# Dataset extract
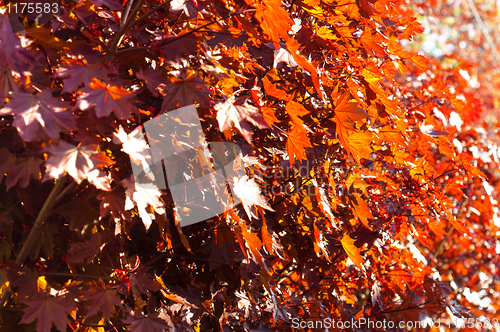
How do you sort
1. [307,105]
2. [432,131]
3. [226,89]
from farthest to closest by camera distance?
[432,131]
[307,105]
[226,89]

# Work to be completed
Rewrite every line of the rows above as a Markdown table with the columns No. and Text, numbering the lines in order and skipping blank ones. Leave the pictures out of the table.

# Result below
| No. | Text |
|---|---|
| 1 | How do you sort |
| 2 | 1. [307,105] |
| 3 | 2. [432,131] |
| 4 | 3. [226,89] |
| 5 | from farthest to closest by camera distance? |
| 6 | [432,131] |
| 7 | [307,105] |
| 8 | [226,89] |